Having published widely on the subject, including two books – “Participatory Budgeting in Global Perspective” (2021) and “Democracy from Above?” (2019) – the Franklin & Marshall professor of government has recently won a National Science Foundation grant to continue her work.
McNulty is receiving $200,000, part of a $1.4 million award, shared across four continents by 25 researchers at 21 universities and colleges in seven cities—Buenos Aires, Cape Town, Lyon, New York City, Sao Paulo, Toronto and Warsaw.
This international research initiative will study how organizers in these cities reshape new tools in order to invigorate participation in democratic governance.
Professor McNulty with Bolivian participants working on participatory democracy. (Credit: Stephanie McNulty)
For the next three years, Par-City, the initiative that McNulty is leading with three researchers, will study New York City’s participatory institutions including the People’s Money, the Civic Engagement Commission and the grassroots efforts of organizations like the People’s Plan.
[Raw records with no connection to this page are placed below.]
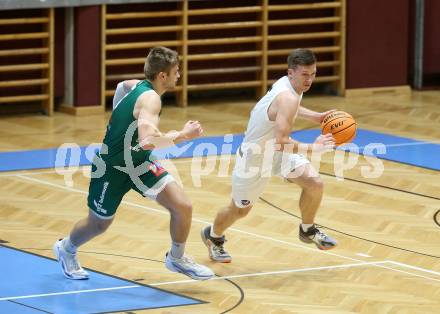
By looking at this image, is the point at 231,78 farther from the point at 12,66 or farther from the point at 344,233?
the point at 344,233

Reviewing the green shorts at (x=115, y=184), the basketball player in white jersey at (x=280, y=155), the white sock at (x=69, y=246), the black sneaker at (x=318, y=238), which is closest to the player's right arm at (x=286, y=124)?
the basketball player in white jersey at (x=280, y=155)

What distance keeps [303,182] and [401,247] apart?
1.31 meters

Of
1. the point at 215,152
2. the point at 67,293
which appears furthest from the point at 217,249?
the point at 215,152

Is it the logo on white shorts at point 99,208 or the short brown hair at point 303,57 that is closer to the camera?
the logo on white shorts at point 99,208

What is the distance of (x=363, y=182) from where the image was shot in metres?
12.1

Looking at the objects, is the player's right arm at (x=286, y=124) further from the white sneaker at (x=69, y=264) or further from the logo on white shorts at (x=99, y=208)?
the white sneaker at (x=69, y=264)

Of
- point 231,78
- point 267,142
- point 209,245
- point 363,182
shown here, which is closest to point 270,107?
point 267,142

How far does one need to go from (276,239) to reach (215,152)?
12.2ft

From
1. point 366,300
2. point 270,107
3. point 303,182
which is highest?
point 270,107

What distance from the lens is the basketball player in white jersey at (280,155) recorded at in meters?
8.60

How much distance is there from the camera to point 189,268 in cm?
835

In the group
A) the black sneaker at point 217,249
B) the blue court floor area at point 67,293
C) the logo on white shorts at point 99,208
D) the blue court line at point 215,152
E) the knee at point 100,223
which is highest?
the logo on white shorts at point 99,208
Their objectives are to find whether cities are responding to the global challenges of democracy, governance and trust; examine whether digital media, technologies and tools meet or fail these challenges; and advance concepts, models and theories of democracy, governance and trust.
We asked McNulty three questions about her research and this project:
Is this grant initiative an extension of your research and books on participatory democracy?
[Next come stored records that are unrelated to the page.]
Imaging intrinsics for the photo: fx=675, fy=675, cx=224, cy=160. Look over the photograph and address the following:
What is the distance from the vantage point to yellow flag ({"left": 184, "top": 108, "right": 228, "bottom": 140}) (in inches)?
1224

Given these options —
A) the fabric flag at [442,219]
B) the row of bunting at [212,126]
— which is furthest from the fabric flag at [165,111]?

It is. I'm very excited because this particular grant is an international mechanism that brings together seven national funding agencies that pledged $200,000 each over three years to work on intransigent problems around democracy, government and trust. Combined, the $1.4 million funds seven teams researching participatory innovations in seven cities. With the exception of Lyon in France, all of them are “mega cities.”
What will your work entail and will you have students involved?
I'm the principal investigator for a team of four researchers, including me. We will research New York City's urban participatory landscape. We're going to look at housing, at the People's Plan -- a grassroots plan to try and engage citizens more actively in politics, participatory budgeting and at what's happening around immigration. I'm hoping to work with two Hackman scholars each summer, and my colleagues in New York will have graduate students as research assistants. I think F&M will be the only one with undergraduate students.
What are you seeking to accomplish with this work?
Our effort is to research the effectiveness of these participatory institutions in urban settings – the term is urban participatory institutions or UPI – to see how or if they are able to tackle issues like persistent inequality, climate change and the marginalization of certain populations. The big picture of this grant is a seven-country team doing this over three years. That's super exciting because honestly, in the participatory democracy world, as far as I know, that's never been funded by major agencies.